The RISC-V emulator (rvemu) is 20-190x slower than necessary, creating a critical performance bottleneck. This is caused by a pure interpretation model, massive per-instruction overhead, and severe memory system inefficiencies. This document outlines a 3-phase optimization strategy to address these issues, targeting a 50-200x cumulative performance improvement over 3-6 months. The plan prioritizes immediate, low-risk fixes while building towards a long-term, high-performance architecture using a Just-In-Time (JIT) compiler.

1. Root Cause Analysis: Key Bottlenecks

  • Massive Per-Instruction Overhead (Causes ~70% of slowdown):
    • Pure Interpretation: Every instruction is fetched, decoded, and executed via slow match statements without caching.
    • Constant System Checks: Interrupts and device timers are checked on every single instruction, adding 50-80 cycles of useless overhead when they are only needed every ~1000+ cycles.
  • Inefficient Memory & Integration (Causes ~30% of slowdown):
    • Slow Memory Access: All memory operations are performed byte-by-byte with manual bit-shifting instead of fast, native functions, making them 3-5x slower than necessary.
    • No Address Caching (TLB): Every memory access triggers a full, multi-level page table walk, adding 20-100 cycles of latency.
    • Costly EVM Integration: A new emulator is created and destroyed for every contract call, and data is passed via slow serialization (bincode) instead of direct memory access.

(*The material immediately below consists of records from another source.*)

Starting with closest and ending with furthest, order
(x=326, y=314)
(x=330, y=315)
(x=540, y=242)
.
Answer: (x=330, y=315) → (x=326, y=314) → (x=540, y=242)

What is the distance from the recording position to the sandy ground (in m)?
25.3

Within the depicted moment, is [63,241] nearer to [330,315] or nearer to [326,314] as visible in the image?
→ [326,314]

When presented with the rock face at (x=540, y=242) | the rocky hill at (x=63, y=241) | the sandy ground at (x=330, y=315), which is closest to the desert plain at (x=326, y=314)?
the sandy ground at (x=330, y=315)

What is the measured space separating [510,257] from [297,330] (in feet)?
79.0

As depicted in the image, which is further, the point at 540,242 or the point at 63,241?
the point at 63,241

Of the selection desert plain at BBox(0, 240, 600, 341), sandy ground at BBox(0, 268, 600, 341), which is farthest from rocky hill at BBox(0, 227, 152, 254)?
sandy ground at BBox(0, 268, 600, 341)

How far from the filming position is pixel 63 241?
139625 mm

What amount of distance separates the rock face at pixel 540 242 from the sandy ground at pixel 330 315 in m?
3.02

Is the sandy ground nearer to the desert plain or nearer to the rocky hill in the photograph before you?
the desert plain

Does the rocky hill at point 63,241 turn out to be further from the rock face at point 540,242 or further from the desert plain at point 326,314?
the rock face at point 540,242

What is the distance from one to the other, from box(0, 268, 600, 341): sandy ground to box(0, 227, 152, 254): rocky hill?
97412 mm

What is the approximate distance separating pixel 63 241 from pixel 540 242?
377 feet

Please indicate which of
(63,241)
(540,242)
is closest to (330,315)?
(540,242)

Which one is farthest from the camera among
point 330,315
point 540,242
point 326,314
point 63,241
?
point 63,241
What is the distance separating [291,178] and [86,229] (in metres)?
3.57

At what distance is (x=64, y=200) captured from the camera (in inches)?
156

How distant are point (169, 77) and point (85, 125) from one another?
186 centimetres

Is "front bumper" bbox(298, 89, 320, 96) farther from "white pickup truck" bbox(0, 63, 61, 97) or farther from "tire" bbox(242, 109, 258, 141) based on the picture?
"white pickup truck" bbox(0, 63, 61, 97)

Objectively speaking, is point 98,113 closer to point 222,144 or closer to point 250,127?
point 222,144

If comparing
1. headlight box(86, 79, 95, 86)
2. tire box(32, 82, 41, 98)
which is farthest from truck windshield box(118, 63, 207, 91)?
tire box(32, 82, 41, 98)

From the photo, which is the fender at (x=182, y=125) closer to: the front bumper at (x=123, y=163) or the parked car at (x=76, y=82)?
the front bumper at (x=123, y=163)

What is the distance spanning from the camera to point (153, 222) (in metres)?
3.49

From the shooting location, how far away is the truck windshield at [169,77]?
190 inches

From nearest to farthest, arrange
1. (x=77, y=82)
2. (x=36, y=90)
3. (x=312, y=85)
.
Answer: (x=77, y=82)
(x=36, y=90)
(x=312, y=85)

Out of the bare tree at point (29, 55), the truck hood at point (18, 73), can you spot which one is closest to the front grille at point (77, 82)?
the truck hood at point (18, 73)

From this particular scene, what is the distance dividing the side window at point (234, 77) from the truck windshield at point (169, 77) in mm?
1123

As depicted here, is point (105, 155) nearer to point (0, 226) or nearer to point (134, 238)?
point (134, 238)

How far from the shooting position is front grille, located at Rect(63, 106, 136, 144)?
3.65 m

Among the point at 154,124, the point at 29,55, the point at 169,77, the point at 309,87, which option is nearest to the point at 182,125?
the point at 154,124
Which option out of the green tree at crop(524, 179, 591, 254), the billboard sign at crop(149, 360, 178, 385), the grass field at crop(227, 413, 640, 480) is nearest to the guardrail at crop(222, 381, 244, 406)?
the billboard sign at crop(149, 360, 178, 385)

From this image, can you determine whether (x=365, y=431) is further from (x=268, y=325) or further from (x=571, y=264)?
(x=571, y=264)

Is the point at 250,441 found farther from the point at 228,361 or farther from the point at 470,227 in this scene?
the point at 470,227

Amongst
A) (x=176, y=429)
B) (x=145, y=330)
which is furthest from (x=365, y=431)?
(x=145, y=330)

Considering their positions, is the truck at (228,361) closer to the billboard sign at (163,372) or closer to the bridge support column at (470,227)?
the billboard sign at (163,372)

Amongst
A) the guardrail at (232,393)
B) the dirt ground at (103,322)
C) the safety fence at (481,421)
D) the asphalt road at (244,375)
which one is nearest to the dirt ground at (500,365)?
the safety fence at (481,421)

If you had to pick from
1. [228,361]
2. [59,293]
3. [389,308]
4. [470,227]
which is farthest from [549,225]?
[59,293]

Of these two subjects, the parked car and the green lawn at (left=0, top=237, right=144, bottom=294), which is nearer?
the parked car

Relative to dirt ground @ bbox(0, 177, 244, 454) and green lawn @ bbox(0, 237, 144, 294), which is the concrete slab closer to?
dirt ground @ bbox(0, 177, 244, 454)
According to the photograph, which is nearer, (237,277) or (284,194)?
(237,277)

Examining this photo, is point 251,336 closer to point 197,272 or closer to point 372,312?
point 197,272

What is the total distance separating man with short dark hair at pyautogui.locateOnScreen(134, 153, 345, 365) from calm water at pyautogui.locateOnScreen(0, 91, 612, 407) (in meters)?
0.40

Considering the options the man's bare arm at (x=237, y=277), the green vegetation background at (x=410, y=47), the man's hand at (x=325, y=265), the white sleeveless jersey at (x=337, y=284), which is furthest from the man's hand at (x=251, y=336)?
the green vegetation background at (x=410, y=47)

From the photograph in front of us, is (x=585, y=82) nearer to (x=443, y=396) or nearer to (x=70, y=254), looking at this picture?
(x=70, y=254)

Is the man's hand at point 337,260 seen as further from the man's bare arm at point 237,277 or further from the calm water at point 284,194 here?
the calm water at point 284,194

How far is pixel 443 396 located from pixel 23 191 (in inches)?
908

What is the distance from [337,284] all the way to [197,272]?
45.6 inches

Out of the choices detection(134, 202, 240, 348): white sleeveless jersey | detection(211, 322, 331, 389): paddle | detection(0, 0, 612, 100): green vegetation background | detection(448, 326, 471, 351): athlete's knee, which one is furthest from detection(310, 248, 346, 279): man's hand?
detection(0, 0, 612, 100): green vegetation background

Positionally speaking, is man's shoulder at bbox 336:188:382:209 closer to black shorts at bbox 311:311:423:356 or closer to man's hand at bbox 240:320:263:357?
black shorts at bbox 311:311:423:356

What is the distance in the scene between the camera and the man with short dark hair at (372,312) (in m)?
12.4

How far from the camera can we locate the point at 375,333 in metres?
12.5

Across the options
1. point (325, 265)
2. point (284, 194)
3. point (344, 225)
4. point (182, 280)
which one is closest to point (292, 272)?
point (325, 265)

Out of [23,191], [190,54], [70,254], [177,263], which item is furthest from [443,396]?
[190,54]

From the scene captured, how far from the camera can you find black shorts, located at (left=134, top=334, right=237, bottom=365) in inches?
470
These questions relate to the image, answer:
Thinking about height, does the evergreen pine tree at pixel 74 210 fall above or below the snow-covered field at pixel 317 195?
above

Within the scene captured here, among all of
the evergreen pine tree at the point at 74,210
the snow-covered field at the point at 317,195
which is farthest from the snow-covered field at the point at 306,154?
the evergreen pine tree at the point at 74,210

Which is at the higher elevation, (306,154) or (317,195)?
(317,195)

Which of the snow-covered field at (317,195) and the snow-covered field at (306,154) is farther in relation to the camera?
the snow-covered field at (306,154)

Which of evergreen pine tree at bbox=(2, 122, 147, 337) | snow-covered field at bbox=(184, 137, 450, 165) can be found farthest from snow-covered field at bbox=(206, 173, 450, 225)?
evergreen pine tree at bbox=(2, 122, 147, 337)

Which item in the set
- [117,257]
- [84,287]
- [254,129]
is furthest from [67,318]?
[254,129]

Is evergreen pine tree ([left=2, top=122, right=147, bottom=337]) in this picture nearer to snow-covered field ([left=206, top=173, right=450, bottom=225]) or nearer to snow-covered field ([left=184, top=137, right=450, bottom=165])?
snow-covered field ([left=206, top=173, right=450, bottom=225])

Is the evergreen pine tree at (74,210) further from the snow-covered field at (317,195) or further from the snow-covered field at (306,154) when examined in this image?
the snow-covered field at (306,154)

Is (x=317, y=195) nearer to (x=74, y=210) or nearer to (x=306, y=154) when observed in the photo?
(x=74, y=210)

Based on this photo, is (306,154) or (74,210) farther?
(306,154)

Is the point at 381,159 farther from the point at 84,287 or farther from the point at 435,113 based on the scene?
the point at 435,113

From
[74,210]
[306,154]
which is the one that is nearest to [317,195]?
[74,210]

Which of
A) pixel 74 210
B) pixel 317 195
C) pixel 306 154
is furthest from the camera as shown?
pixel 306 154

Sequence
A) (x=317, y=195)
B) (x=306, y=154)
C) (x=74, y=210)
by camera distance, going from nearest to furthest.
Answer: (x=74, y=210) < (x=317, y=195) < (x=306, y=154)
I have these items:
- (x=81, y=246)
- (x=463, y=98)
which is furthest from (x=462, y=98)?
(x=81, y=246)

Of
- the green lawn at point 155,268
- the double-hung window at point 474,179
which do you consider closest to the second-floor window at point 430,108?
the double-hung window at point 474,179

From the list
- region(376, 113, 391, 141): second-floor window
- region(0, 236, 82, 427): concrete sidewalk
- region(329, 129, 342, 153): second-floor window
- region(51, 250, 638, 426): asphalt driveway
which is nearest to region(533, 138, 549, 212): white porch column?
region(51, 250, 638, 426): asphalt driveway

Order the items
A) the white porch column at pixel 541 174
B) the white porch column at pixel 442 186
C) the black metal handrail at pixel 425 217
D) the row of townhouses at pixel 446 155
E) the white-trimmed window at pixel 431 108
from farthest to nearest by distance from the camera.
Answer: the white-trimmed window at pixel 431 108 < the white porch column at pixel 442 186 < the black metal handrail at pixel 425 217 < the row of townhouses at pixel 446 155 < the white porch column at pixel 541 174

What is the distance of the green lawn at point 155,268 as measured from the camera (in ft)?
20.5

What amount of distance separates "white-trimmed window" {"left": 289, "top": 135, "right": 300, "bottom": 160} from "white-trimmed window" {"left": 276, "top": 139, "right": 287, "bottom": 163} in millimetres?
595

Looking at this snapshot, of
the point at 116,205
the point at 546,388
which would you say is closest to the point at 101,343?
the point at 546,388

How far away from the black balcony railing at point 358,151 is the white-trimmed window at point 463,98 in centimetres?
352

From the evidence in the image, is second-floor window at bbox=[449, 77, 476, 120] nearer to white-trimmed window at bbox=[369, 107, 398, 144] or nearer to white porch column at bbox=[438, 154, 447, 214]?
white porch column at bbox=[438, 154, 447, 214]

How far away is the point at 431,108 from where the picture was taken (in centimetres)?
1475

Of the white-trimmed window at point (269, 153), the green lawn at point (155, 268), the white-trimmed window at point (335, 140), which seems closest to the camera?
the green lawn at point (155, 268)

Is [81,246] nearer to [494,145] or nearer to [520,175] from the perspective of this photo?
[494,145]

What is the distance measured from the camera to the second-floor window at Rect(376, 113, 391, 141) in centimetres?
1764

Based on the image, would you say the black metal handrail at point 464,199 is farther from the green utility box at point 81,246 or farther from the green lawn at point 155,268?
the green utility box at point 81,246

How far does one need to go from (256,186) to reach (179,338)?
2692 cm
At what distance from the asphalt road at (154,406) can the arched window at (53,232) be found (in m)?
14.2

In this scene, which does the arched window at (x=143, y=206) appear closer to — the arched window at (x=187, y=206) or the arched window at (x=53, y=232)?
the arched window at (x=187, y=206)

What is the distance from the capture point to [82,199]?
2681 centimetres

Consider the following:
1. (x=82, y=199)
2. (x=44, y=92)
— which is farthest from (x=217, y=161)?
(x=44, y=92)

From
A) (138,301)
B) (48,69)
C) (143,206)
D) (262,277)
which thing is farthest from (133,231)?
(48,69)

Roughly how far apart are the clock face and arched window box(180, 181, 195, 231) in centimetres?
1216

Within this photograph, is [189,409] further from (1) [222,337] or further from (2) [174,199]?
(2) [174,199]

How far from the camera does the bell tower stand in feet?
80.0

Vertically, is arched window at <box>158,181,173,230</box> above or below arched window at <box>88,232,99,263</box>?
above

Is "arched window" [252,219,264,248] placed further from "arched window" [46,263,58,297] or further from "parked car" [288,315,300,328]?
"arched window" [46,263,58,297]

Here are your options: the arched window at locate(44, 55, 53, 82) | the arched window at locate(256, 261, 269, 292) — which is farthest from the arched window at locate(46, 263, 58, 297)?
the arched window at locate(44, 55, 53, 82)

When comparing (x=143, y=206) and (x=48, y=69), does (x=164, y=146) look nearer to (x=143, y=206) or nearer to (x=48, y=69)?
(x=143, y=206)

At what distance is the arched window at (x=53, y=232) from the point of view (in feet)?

2. Proposed 3-Phase Optimization Strategy

This plan is designed to deliver incremental value, starting with the highest-impact, lowest-risk changes.

Phase 1: Critical Quick Fixes (Timeline: 1-2 Weeks | Expected Speedup: 15-20x)

This phase targets the most severe overheads with minimal code changes.

  1. Reduce Interrupt Check Frequency: Change interrupt and device checks from per-instruction to once every ~1,000 cycles. (Est. 3x speedup)
  2. Optimize Memory Access: Replace manual, byte-by-byte memory operations with native Rust functions (e.g., u64::from_le_bytes). (Est. 3x speedup)
  3. Implement Emulator Pooling: Create a thread-safe pool of emulator instances to eliminate the costly setup/teardown for every contract call. (Est. 5x speedup for repeated calls)
  4. Add Translation Fast Path: Bypass the full page table walk when paging is disabled (the common case). (Est. 2x speedup)
  5. Eliminate Debug Overhead: Remove all performance-counting and debug hooks from release builds using conditional compilation. (Est. 1.2x speedup)
Phase 2: Architectural Improvements (Timeline: 1-2 Months | Expected Speedup: 5-10x additional)

This phase builds the foundational caching layers needed for high-performance emulation.

  1. Implement a Translation Lookaside Buffer (TLB): Introduce a 256-entry cache for virtual-to-physical address translations to avoid expensive page table walks.
  2. Build an Instruction Cache: Cache decoded instructions to eliminate redundant decoding work, especially in loops.
  3. Develop a Zero-Copy Syscall Interface: Replace slow bincode serialization with a shared memory interface for passing data between the host and emulator, drastically reducing syscall overhead.
Phase 3: Advanced Optimizations (Timeline: 3-6 Months | Expected Speedup: 10-50x additional)

This is the final phase to achieve near-native performance for hot paths.

  1. Implement a Basic Block JIT Compiler: Use a mature framework like Cranelift to identify and compile hot-running blocks of RISC-V code directly into native machine code at runtime. This eliminates interpretation overhead for the most frequently executed code.

3. Benchmarking & Validation

Success will be measured against a comprehensive benchmarking framework.

  • Microbenchmarks: Isolate specific workloads (e.g., recursive Fibonacci for branches, matrix multiplication for memory access) to validate the impact of each optimization.
  • Macrobenchmarks: Use real-world EVM contracts to measure end-to-end performance gains in gas-per-second and contract calls-per-second.
  • Tooling: Continuously profile using perf, flamegraph, and valgrind to identify new bottlenecks and ensure no performance regressions are introduced.